—Comme tu me demandes cela?
Zonzon hésita une seconde. Puis, dans un coup d’épaules résolu:
—Eh bien ... Je te demande ça comme une Zonzon qui pourrait bien se donner de l’air, filer quelques mois, et qui voudrait être sûre, absolument sûre, de laisser sa Lucette tout à fait heureuse, en plein bonheur.
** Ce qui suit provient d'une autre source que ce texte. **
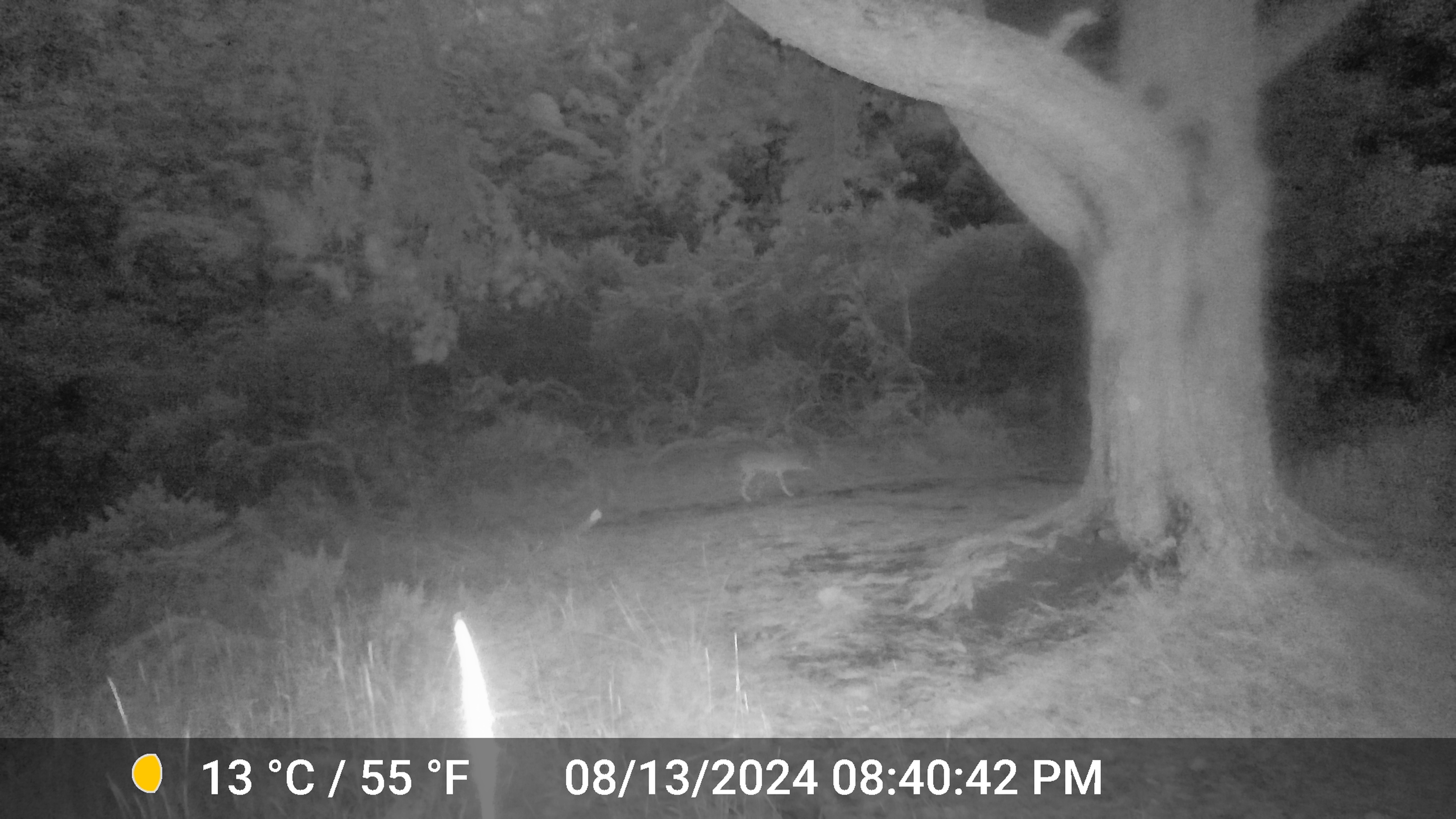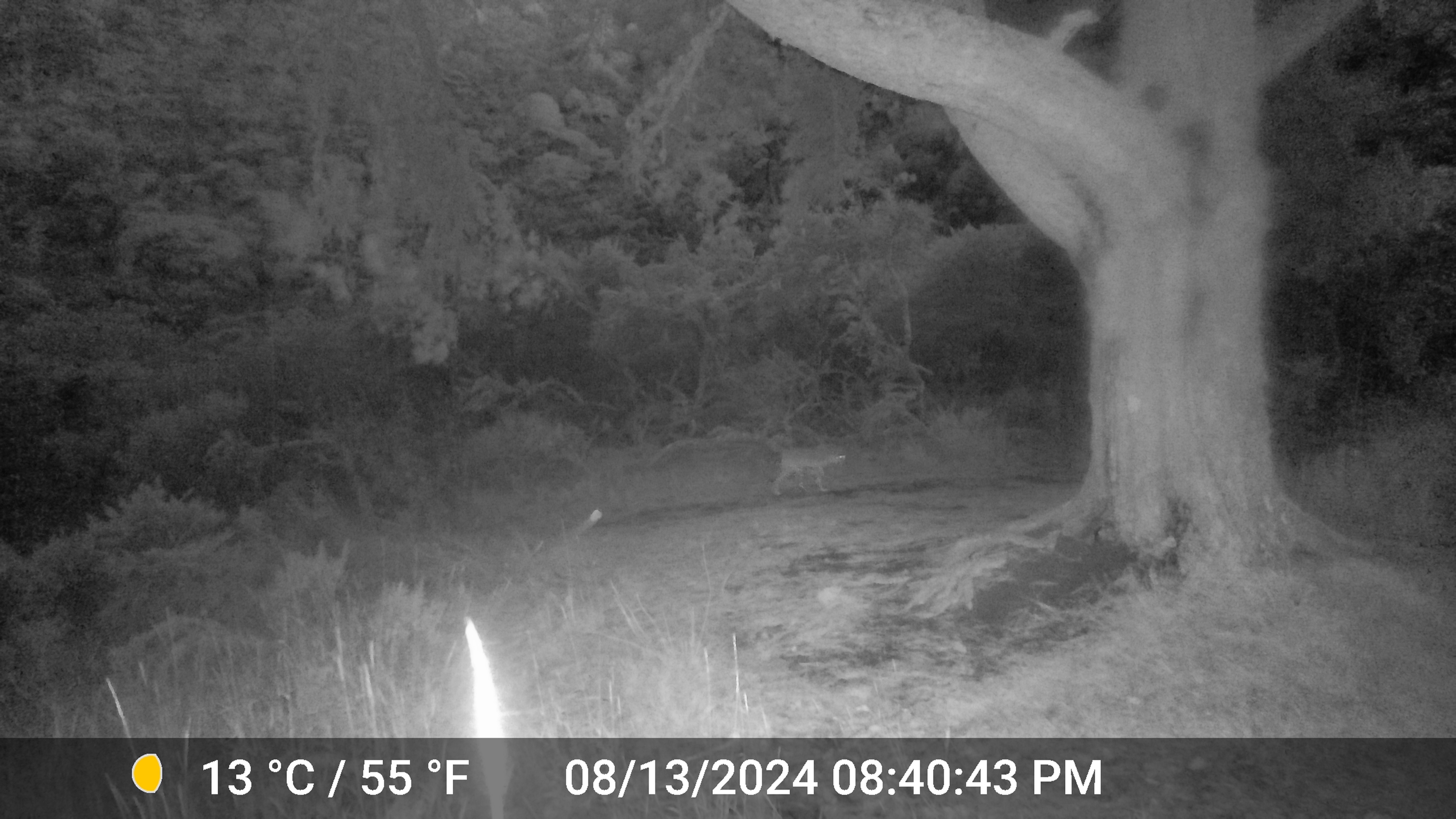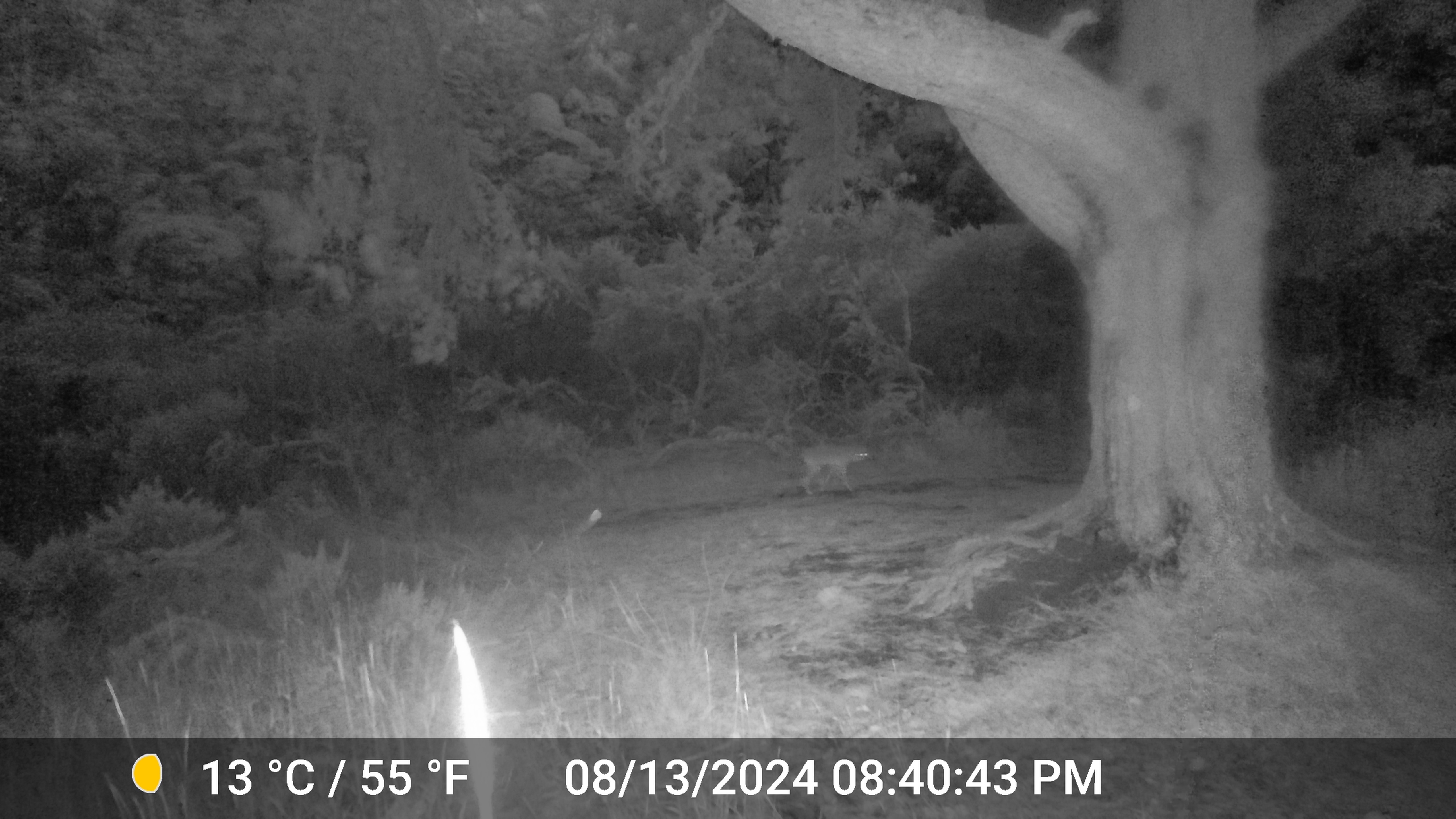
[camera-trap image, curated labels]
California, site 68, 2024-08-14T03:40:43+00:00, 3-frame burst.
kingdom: Animalia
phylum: Chordata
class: Mammalia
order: Carnivora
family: Canidae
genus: Canis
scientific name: Canis latrans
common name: coyote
Coyote (Canis latrans).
Zonzon partir, s’absenter ... Quelle stupeur! Mais déjà, s’asseyant près de Lucette:
—Oh! dit Zonzon, ce n’est qu’un projet. Et tu sais, les projets, c’est comme les oiseaux. Ils s’envolent tout d’un coup pendant qu’on les caresse. Ce ne serait en tout cas que pour la fin de l’année, peut-être le printemps. Mais si je pars, je veux partir tranquille. Et, une fois là-bas, l’idée d’une anicroche, l’idée que tu pourrais avoir besoin de ton docteur ordinaire, me gâterait le voyage. Alors, dis, tu te sens bien d’aplomb?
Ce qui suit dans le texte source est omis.